--- Begin ITEMS ---

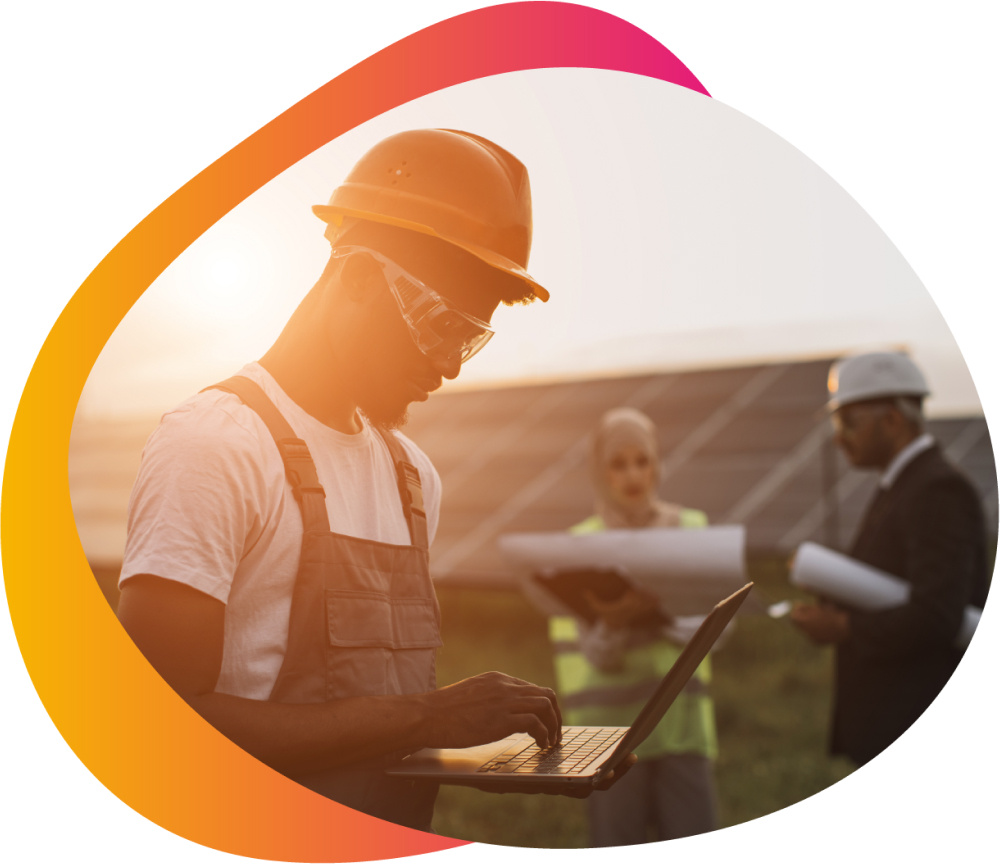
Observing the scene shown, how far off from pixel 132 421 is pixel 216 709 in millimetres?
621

--- End ITEMS ---
--- Begin ITEMS ---

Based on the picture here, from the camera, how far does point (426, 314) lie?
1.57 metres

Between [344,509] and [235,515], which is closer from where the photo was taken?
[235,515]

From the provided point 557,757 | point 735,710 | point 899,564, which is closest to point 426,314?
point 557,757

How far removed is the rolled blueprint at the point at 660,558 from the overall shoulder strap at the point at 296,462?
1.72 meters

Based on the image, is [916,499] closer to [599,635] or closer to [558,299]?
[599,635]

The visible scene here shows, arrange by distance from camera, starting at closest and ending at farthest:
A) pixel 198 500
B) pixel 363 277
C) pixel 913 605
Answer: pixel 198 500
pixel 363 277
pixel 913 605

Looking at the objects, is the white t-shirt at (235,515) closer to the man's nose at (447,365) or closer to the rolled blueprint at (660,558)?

--- End ITEMS ---

GIVEN EXERCISE: Copy out the rows above word for word, everything from the line containing "Based on the image, is" down to the line containing "Looking at the", with both of those lines included.

RESPONSE TO THIS EXERCISE:
Based on the image, is [916,499] closer to [599,635] or closer to [558,299]?
[599,635]

The visible scene here shows, arrange by distance from camera, starting at closest and ending at farthest:
A) pixel 198 500
B) pixel 363 277
C) pixel 913 605
Answer: pixel 198 500
pixel 363 277
pixel 913 605

Looking at the objects, is the white t-shirt at (235,515) closer to the man's nose at (447,365) or closer to the rolled blueprint at (660,558)?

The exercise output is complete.